- [What is being asked] Turn the stretch of rows from the line containing "From the image, which" through the last row into a numbered list, leaving out any blank lines.

- [Task material]
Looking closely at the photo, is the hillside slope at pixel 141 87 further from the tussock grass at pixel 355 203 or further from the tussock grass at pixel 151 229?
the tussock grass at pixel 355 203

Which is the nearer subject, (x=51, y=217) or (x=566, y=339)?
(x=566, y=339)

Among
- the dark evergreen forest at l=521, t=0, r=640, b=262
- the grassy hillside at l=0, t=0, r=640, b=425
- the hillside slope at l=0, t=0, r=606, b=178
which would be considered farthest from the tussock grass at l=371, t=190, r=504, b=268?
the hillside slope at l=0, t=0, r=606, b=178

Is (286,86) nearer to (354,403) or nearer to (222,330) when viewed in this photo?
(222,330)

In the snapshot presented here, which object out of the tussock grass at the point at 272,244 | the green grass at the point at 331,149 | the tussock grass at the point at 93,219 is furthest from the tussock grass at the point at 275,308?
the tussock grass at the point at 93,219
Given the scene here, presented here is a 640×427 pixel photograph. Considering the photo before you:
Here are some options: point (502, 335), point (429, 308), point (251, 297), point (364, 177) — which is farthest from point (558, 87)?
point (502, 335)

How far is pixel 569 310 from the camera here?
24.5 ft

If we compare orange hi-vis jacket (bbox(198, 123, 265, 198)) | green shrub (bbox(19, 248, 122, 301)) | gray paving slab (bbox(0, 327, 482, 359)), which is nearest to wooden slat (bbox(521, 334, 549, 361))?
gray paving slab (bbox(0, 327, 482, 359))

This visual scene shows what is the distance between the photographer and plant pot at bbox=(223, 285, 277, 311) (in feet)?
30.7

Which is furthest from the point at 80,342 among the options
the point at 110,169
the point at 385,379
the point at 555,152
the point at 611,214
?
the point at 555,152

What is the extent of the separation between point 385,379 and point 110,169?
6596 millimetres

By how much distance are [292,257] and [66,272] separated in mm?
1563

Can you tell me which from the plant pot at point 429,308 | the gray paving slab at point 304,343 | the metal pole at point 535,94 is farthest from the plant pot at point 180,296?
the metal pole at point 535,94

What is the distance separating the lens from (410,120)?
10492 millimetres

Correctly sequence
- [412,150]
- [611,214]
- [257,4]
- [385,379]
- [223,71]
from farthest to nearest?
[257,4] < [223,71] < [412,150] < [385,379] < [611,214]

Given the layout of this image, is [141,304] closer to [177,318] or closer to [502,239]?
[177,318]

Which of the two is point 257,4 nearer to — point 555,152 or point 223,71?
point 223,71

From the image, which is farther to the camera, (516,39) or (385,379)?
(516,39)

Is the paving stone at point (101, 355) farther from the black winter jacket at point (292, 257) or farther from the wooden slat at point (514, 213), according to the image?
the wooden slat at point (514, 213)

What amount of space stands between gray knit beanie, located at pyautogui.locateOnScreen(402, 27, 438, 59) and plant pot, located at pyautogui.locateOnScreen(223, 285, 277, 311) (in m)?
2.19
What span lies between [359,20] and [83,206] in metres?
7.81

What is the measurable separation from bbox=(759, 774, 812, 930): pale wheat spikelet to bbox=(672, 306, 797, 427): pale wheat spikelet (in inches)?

- [Exercise answer]
1. From the image, which is farther to the camera, (516,39) or (385,379)?
2. (516,39)
3. Is the paving stone at point (101, 355) farther from the black winter jacket at point (292, 257) or farther from the wooden slat at point (514, 213), according to the image?
4. the wooden slat at point (514, 213)
5. What amount of space stands between gray knit beanie, located at pyautogui.locateOnScreen(402, 27, 438, 59) and plant pot, located at pyautogui.locateOnScreen(223, 285, 277, 311) (in m)?
6. 2.19
7. What span lies between [359,20] and [83,206] in metres?
8. 7.81
9. What is the measurable separation from bbox=(759, 774, 812, 930): pale wheat spikelet to bbox=(672, 306, 797, 427): pale wheat spikelet (in inches)?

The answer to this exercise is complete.